Records excerpted from a collection:

::::::::::

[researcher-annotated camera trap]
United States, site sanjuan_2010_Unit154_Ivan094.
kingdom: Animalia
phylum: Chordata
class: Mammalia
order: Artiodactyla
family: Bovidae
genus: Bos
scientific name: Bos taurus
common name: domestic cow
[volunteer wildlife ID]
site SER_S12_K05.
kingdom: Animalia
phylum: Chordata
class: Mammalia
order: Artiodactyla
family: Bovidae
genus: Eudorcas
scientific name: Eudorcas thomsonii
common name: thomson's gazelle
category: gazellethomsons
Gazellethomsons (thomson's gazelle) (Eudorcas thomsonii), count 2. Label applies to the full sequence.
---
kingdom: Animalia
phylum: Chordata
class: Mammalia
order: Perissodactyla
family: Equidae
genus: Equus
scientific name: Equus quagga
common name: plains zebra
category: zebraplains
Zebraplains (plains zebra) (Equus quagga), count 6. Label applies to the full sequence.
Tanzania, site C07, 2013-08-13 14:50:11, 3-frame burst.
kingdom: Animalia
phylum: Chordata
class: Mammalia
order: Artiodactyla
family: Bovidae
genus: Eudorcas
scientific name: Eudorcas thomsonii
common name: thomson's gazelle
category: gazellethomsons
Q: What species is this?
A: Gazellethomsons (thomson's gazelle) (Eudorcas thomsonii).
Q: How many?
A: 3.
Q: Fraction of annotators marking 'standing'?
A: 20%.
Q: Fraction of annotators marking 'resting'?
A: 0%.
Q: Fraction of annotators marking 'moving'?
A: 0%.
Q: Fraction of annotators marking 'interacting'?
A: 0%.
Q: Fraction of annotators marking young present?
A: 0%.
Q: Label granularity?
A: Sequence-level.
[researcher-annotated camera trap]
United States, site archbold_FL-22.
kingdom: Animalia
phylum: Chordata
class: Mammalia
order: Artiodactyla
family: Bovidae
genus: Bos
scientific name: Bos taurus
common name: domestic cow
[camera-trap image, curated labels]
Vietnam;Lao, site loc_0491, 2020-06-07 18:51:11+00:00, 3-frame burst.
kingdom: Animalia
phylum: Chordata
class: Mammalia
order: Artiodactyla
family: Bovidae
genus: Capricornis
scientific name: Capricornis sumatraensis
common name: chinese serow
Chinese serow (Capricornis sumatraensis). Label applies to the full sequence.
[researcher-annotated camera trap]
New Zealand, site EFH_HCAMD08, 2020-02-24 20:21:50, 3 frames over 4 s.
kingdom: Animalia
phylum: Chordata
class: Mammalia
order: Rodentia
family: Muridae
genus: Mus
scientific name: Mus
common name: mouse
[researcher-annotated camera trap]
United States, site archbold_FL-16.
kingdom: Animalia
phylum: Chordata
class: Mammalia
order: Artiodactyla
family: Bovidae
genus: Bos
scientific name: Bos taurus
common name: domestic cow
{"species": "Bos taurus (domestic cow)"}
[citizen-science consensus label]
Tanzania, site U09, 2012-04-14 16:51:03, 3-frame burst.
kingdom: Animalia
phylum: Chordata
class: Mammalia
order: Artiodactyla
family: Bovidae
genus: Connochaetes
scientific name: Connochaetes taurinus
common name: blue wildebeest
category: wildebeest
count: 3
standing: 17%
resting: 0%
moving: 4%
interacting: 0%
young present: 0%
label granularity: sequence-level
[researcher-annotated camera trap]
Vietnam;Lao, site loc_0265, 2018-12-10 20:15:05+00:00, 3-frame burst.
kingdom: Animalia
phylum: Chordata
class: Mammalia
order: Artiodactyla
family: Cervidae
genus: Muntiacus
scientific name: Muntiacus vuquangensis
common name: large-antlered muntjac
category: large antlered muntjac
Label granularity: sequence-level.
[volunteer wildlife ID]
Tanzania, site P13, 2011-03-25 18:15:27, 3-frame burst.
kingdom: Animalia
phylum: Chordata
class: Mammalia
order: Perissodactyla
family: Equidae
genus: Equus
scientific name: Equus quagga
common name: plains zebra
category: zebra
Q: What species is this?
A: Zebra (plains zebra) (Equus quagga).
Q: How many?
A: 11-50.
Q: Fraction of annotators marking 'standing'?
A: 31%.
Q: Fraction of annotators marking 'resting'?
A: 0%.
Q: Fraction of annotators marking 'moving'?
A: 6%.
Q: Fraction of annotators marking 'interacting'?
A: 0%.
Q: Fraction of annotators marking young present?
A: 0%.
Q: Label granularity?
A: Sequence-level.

::::::::::

• What you need to do
Looking over the records, find each line with the word "granularity" and copy it.

• Answer box
Q: Label granularity?
label granularity: sequence-level
Label granularity: sequence-level.
Q: Label granularity?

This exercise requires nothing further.